• Excerpt to read:
%%

Thursday, July 29, 2010

An article in the July 29 issue of the New England Journal of Medicine reviewed evidence for the use of acupuncture for chronic low back pain.
"Acupuncture is a therapeutic intervention characterized by the insertion of fine, solid metallic needles into or through the skin at specific sites," write Brian M. Berman, MD, from the University of Maryland School of Medicine in Baltimore. "The technique is believed to have originated in China, where it has remained a fundamental component of a system of [medicine that] espouses an ancient physiological system (not based on Western scientific empiricism) in which health is seen as the result of harmony among bodily functions and between body and nature. Internal disharmony is believed to cause blockage of the body's vital energy, known as qi, which flows along 12 primary and 8 secondary meridians."

Tenderness on palpation is thought to be evidence of blockage of qi, and inserting acupuncture needles at specific points along the meridians is believed to restore the proper flow of qi. The analgesic effects of acupuncture appear to be based on neural innervation, because they are completely blocked by local anesthesia at needle-insertion sites. Furthermore, acupuncture stimulates the release of endogenous opioids in brainstem, subcortical, and limbic structures, as well as producing mechanical stimulation of connective tissue and other effects on local tissues. Despite these effects, the mechanisms underlying chronic pain relief by acupuncture are not completely understood.

Acupuncture is seldom regarded as the first choice of treatment, in part because randomized controlled clinical trials and large meta-analyses have not proven it to be more effective than sham acupuncture in relieving low back pain. However, it may be useful as part of a multidisciplinary approach to the management of chronic low back pain, along with physical therapy, pain medication, and/or exercise.
"Acupuncture is a regulated discipline, and patients should be referred only to practitioners who are licensed by the state in which they practice," the review authors write. "A diploma from the National Certification Commission for Acupuncture and Oriental Medicine is a requirement for licensure in most states. Physicians may practice acupuncture in the United States after completing one of several medical acupuncture programs."

Contraindications to acupuncture include coagulation and bleeding disorders, use of anticoagulants, severe psychiatric disease, and local skin infections or trauma. Electroacupuncture should not be used at the site of pacemakers or other implanted electrical devices. Pregnant women may undergo acupuncture, but not at specific acupuncture points known to be especially sensitive to needle insertion or at acupuncture points in the abdominal regions.

One treatment is considered to be insufficient, and recent trials of acupuncture for low back pain used at least 12 acupuncture sessions, often starting with 2 sessions a week and tapering off after 4 weeks to once weekly, with booster treatments sometimes used monthly or every other month. Acupuncture should be discontinued if there are no apparent effects after 10 to 12 sessions.

%%

• Data:
%%

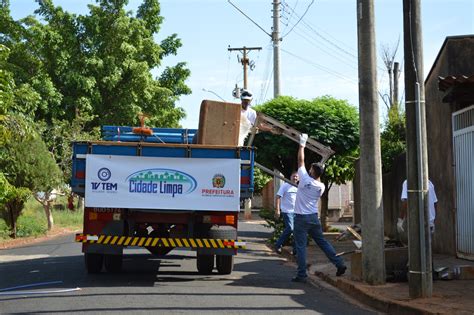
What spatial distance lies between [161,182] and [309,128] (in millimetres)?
12448

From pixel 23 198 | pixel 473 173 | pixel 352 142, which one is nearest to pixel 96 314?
pixel 473 173

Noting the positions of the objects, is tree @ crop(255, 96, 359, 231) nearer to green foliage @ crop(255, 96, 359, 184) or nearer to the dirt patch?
green foliage @ crop(255, 96, 359, 184)

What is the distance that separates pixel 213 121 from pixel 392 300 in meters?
4.00

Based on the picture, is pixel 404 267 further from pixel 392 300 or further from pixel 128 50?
pixel 128 50

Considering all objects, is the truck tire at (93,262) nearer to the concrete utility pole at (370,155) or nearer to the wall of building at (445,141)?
the concrete utility pole at (370,155)

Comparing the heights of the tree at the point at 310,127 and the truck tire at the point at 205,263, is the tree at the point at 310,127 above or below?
above

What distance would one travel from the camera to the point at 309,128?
22.7m

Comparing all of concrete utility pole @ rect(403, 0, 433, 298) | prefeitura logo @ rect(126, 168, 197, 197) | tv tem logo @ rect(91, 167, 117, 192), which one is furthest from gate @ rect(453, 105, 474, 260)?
tv tem logo @ rect(91, 167, 117, 192)

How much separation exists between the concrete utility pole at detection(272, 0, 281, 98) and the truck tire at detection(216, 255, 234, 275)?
553 inches

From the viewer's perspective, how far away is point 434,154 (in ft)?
48.2

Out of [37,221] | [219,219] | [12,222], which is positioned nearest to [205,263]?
[219,219]

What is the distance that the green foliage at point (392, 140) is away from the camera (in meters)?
23.1

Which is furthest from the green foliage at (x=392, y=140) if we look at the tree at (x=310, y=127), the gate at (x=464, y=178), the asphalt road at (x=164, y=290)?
the gate at (x=464, y=178)

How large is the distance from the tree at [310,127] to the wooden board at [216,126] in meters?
11.5
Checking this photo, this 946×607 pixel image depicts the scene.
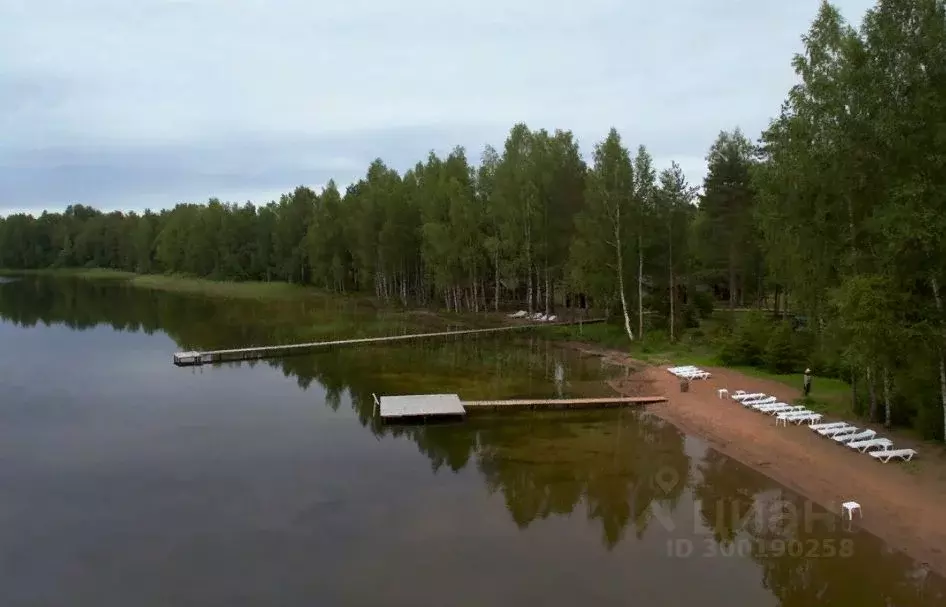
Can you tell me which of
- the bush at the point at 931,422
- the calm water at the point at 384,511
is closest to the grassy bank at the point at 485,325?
the bush at the point at 931,422

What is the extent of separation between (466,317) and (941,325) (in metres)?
41.0

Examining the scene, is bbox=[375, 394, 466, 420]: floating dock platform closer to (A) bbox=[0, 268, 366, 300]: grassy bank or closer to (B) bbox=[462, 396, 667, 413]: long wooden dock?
(B) bbox=[462, 396, 667, 413]: long wooden dock

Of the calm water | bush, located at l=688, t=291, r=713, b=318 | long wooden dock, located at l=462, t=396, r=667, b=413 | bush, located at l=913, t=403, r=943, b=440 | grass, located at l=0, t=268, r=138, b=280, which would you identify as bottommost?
the calm water

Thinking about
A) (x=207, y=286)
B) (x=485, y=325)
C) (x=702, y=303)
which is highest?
(x=207, y=286)

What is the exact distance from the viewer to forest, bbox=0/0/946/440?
18.4m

%%

• Exercises:
**a)** From the acupuncture article, extract the passage from "Tenderness on palpation" to "not completely understood.".
**b)** Answer these from the acupuncture article:
(i) How many primary meridians does qi flow along?
(ii) What completely blocks the analgesic effects of acupuncture?
(iii) After how many sessions with no apparent effects should acupuncture be discontinued?

• Replies:
**a)**
Tenderness on palpation is thought to be evidence of blockage of qi, and inserting acupuncture needles at specific points along the meridians is believed to restore the proper flow of qi. The analgesic effects of acupuncture appear to be based on neural innervation, because they are completely blocked by local anesthesia at needle-insertion sites. Furthermore, acupuncture stimulates the release of endogenous opioids in brainstem, subcortical, and limbic structures, as well as producing mechanical stimulation of connective tissue and other effects on local tissues. Despite these effects, the mechanisms underlying chronic pain relief by acupuncture are not completely understood.

**b)**
(i) 12
(ii) Local anesthesia at needle-insertion sites
(iii) 10 to 12 sessions